North Hampshire Hospital
The Hampshire Clinic
Basingstoke, Hampshire, UK

Mr John Britton FRCS
Consultant Orthopaedic Surgeon

Information for patients undergoing orthopaedic treatment

 


Shoulder Replacement

Indications

Replacement surgery is indicated in those patients who have severe arthritis of the glenohumeral joint in which the joint surface has been destroyed. It is also sometimes indicated in patients who have severe damage to their rotator cuff; in these patients a 'reverse geometry' prosthesis must be used. These patients will have:

  • Persistent pain requiring regular analgesia

  • Severe limitation of function

  • Will normally be older than 60 years. If possible surgery in younger patients is avoided because of the increased risk of wear and loosening of the prosthesis.

Results of surgery

Shoulder replacement is normally very successful at relieving pain, with over 90% of patients noting very marked improvement  both of pain at rest and on movement.

Most patients will have considerable stiffness prior to surgery. In some cases this will resolve after surgery, but this improvement is unpredictable. Some patients may gain no improvement in range of movement, but the relief of pain will normally make the shoulder more functional.

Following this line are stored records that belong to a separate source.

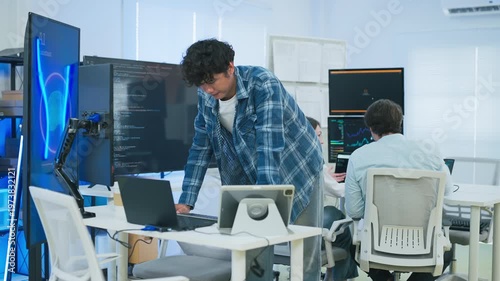 focused young male developer with curly hair in blue plaid shirt intensely codes on laptop in modern AI office, surrounded by multiple monitors displaying code neural networks and data graphs	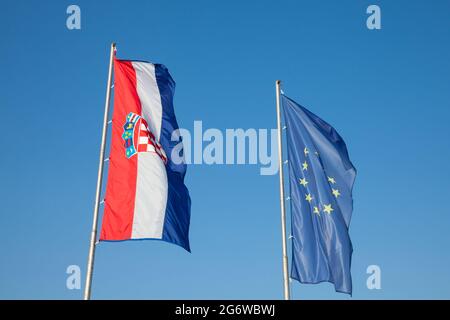 Photo des drapeaux de la Croatie et de l'UE qui se sont enfuis dans l'air derrière un ciel bleu ensoleillé. L'élargissement de l'Union européenne en 2013 a vu la Croatie rejoindre le Banque D'Images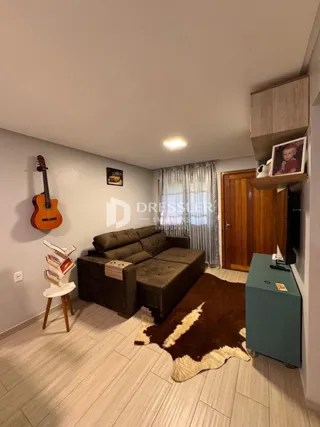 A sala de estar possui um sofá marrom e piso de madeira.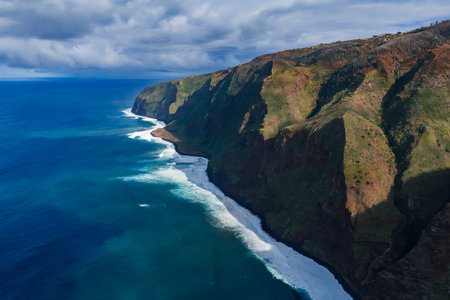 Aerial cliffs and surf along Ponta do Pargo, Madeira coastlineの写真素材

One can expect that a shoulder replacement will last at least 10 years in 90% of cases.

What are the risks?

There are obviously risks associated with any type of surgery. The important risks are as follows:

Risks associated with all surgery
  • Cardiovascular problems:  Heart attack and stroke can occasionally be caused by anaesthesia and surgery. The risks of this complication is normally exceedingly small in healthy individuals. The risk may be greater if you have pre-existing disease, in which case your anaesthetist / surgeon will discuss this with you.
  • Thromboembolism:  Blood clots may sometimes form in the veins of your legs, a condition known as 'deep vein thrombosis.' This may cause excessive swelling of your legs and may require treatment with blood thinning drugs. Extremely rarely the clot may become detached and travel to the lungs; this is a potentially fatal complication known as a 'pulmonary embolus.' There are some conditions in which the risk of thromboembolism is increased (e.g. patients on the contraceptive pill or HRT), in which case you may be given medication to reduce the risk.
  • Infection:  Infection can complicate any surgery. It may be possible to treat this with antibiotics alone, but more commonly further surgery and removal of the replacement is necessary. The chance of this occurring is approximately 1%.
Risks associated with shoulder replacement
  • Dislocation:  The risk of dislocation is low (<5%). If it does occur then an anaesthetic may be required to reduce the prosthesis. Very rarely revision surgery may be required.
  • Prosthesis wear:  With time the artificial joint will wear and ultimately the prosthesis may need to be revised.
  • Loosening of prosthesis:  It is possible that with time the hip replacement will lose its fixation to the bone. This may be associated with deep seated infection, but often occurs without any apparent cause. The chance of this occurring increases with time; there is approximately a 5-10% chance of this occurring within the first 10 years after surgery. Thereafter the risk of loosening increases and by 15 years about 30% replacements will require revision.

Although this list of complications may appear alarming it should be remembered that replacement surgery is successful in relieving pain in over 90% patients for at least 10 years.

How does a replacement work?

There are 3 basic designs of shoulder replacement:

Surface replacement:  If the articular surface is very damaged but the bony architecture remains fairly normal it is possible to cover the humeral head with a metal lining: an example is the Copeland replacement as shown in the X-ray. It is a spherical cap with a central peg which fits over the arthritic humeral head. The articular surface of the glenoid (shoulder blade) can also be lined with a plastic component, although often this is not required.

Stemmed prosthesis: If the humeral head is very damaged there may not be enough bone to allow adequate fixation of a replacement cap, in which case a stemmed prosthesis must be used. In this type of prosthesis the metal ball is attached to a stem that is inserted into the hollow shaft of the bone. As with surface replacement surgery the glenoid may be re-lined as well.

 

 

Reversed geometry: The previous 2 types of shoulder replacement rely on the rotator cuff to provide a stable fulcrum that allows elevation of the arm at the shoulder joint. When there is a complete rupture (tear) of the rotator cuff this stability is lost and it becomes impossible to raise the arm. In certain cases this may be addressed by using a 'reverse geometry' replacement in which a large metal hemisphere is attached to the shoulder blade and a cup is fixed into the shaft of the humerus. This provides a much more stable articulation and will restore the ability to get the arm up to shoulder level or a little higher; it is unusual however to regain an absolutely full range of movement.